En 2008, Hénaff a connu des difficultés à cause de la montée des MDD et de l’envol des prix des matières premières. L’entreprise va tout de même continuer à innover et à communiquer fortement en 2009.
En 2008, Hénaff, dont le résultat est à l’équilibre, a enregistré une baisse de son chiffre d’affaires de 1,4 %, qui s’est établi à 48,3 millions d’euros. Cette baisse s’explique par l’arrêt de la sous-traitance pour la marque Paulet, et à la croissance des MDD. Elles représentent maintenant 23,9 % en valeur du marché des pâtés et des rillettes appertisés (+ 6,3 %). Hénaff reste leader avec 26,6 % de parts de marché (-1,4), loin devant William Saurin (5,6 %). Le chiffre d’affaires global du marché des pâtés et des rillettes appertisés a baissé de 1,6 % pour s’établir à 113,4 millions d’euros. Dans le domaine des verrines, Hénaff a réalisé une année satisfaisante en augmentant de 18 % ses parts de marché. Sur ce segment, Hénaff est maintenant deuxième derrière Arnaud. Hénaff a également progressé de 12,7 % sur le marché des viandes cuisinées et de 16 % sur celui des produits frais (saucisses).
Un effet prix sournois
Malgré ces progressions en parts de marché, l’année 2008 a été difficile pour Hénaff, à cause de l’envolée des matières premières qui l’a beaucoup affectée. En 2008, le prix du porc a progressé de 14 % et celui des boîtes vides en acier de 30 %. « Nous avons géré très difficilement cette situation. Dans la grande distribution, il est impossible de répercuter totalement la hausse des prix », déplore Loïc Hénaff, directeur marketing.
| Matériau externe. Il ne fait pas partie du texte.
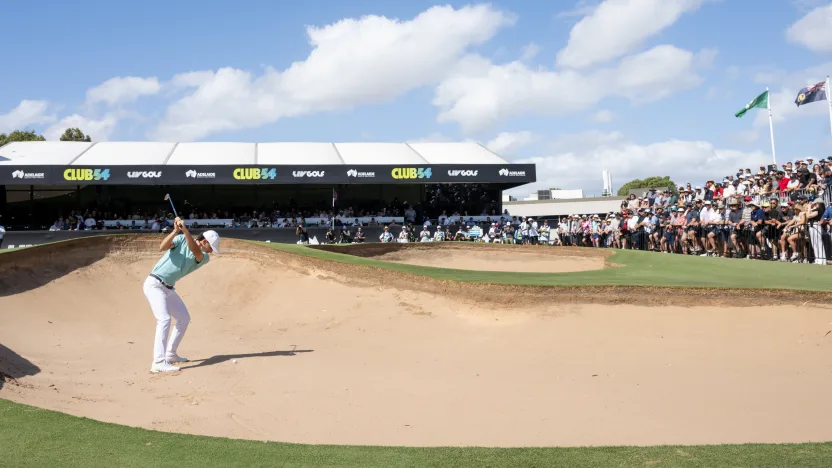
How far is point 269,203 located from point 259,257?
107 ft

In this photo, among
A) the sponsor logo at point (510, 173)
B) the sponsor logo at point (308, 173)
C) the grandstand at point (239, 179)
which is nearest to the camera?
the grandstand at point (239, 179)

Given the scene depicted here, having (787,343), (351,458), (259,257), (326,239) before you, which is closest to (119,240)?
(259,257)

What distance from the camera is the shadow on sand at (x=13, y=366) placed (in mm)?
8507

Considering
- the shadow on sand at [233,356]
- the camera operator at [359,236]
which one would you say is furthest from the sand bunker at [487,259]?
the camera operator at [359,236]

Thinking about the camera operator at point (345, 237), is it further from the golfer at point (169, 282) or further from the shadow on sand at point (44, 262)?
the golfer at point (169, 282)

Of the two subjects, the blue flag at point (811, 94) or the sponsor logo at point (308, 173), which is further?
the sponsor logo at point (308, 173)

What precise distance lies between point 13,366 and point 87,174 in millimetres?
34489

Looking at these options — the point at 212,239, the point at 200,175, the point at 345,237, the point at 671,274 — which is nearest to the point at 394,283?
the point at 212,239

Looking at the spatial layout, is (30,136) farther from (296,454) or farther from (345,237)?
(296,454)

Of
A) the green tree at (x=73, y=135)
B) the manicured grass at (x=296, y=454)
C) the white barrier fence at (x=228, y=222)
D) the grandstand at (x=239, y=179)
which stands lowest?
the manicured grass at (x=296, y=454)

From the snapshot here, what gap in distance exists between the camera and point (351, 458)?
5500 mm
Hénaff a augmenté ses prix d’environ 10 % pour compenser cette hausse. Pour le moment, l’impact sur les ventes est inexistant. « L’effet prix est toujours très sournois. Nous en ressentons l’effet sur les ventes longtemps après », analyse Loïc Hénaff. La PME est actuellement en négociation avec les producteurs de boîtes vides, car le cours de l’acier s’est maintenant effondré mais ils continuent à répercuter la hausse des prix. « Heureusement, nous sommes une PME familiale. Nous pouvons connaître des difficultés, mais nous n’avons pas l’épée de Damoclès de la bourse sur nous », se réjouit Loïc Hénaff.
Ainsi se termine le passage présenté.